Verilen hüküm on aylık bir mahkûmiyet kararı. Neyden verilmiş? Propagadadan, 'terör örgütü' propagandası yapmaktan. 76'ncı maddeyi uygularsanız sadece iki grup suçtan dolayı burada vekilliğin düşmesi sonucunu doğuracak işlem yapılabilir. Biri 'terör eylemlerine katılmak veya terör eylemlerine tahrik ve teşvik', diğeri de bir yıl veya daha fazla mahkûmiyet almış olmak. Bu ikisi de burada yok. Propaganda ayrı suçtur, 'terör eylemlerine tahrik ve teşvik' ayrı suçtur. Yüksekdağ'ın bir tek sözü yok orada, bir konuşması yok. Bir anmaya katılmış, orada bulunduğu için de 'terör propagandası' yaptığı kabul edilmiş. 

"Tüm bunların amacı partimizi fiilen kapatmak"

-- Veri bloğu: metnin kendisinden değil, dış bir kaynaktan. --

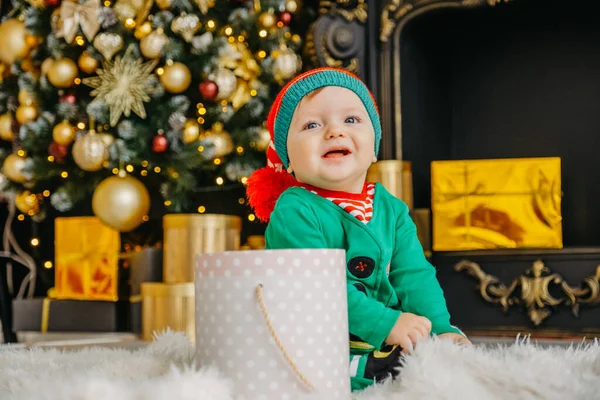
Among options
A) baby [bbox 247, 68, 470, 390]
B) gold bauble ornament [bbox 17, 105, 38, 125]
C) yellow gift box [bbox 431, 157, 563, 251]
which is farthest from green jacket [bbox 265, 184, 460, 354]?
gold bauble ornament [bbox 17, 105, 38, 125]

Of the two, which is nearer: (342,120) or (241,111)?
(342,120)

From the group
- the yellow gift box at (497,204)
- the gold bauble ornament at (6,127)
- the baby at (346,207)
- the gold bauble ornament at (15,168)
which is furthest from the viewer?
the gold bauble ornament at (6,127)

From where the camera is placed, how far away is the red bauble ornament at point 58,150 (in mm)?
2237

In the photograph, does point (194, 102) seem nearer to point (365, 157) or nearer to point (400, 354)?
point (365, 157)

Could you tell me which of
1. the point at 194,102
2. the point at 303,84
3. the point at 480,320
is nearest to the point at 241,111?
the point at 194,102

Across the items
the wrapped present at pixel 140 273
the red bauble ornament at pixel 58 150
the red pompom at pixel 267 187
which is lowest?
the wrapped present at pixel 140 273

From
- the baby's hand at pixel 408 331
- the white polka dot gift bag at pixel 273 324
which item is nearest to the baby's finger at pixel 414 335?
the baby's hand at pixel 408 331

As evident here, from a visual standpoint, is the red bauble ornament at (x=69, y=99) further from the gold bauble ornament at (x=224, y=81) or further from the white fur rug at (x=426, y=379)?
the white fur rug at (x=426, y=379)

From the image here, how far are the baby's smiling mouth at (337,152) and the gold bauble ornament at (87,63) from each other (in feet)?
5.21

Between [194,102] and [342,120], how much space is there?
58.0 inches

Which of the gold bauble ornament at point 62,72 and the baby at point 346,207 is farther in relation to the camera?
the gold bauble ornament at point 62,72

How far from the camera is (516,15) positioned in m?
2.48

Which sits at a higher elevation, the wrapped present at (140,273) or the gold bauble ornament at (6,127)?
the gold bauble ornament at (6,127)

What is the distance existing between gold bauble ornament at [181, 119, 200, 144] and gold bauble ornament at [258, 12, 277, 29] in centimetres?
39
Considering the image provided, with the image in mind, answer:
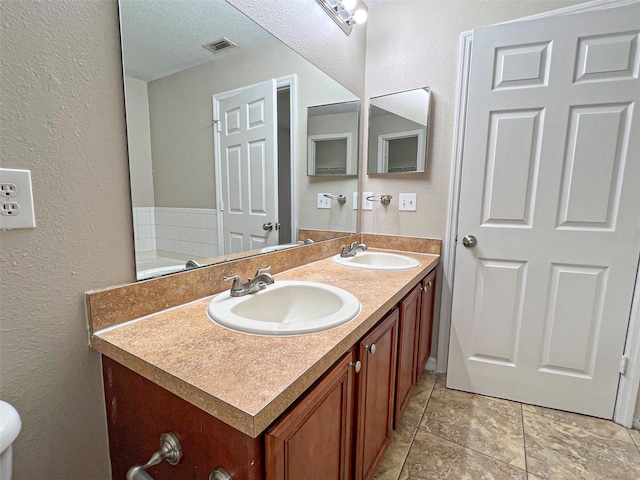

Şimdi bütün bunların bir amacı var, onu biliyoruz: Partimizi fiilen kapatmak. İlla bizi kapatmak istiyorsanız, çalışmamızı engellemek istiyorsanız, zaten yargı emrinizde, cumhuriyet başsavcısına talimat verin, kapatma davası açsın, orada hesaplaşalım. Böyle hileli yöntemlerle partiyi fiilen kapatmak çok basit bir kurnazlıktır.

Bu yöntemlerin hepsini boşa çıkaracak inancımız, kararlılığımız ve halk desteğimiz vardır. Bundan kimsenin tereddüdü olmasın. Sizden de beklentimiz vicdandır, tutarlılıktır, etiktir.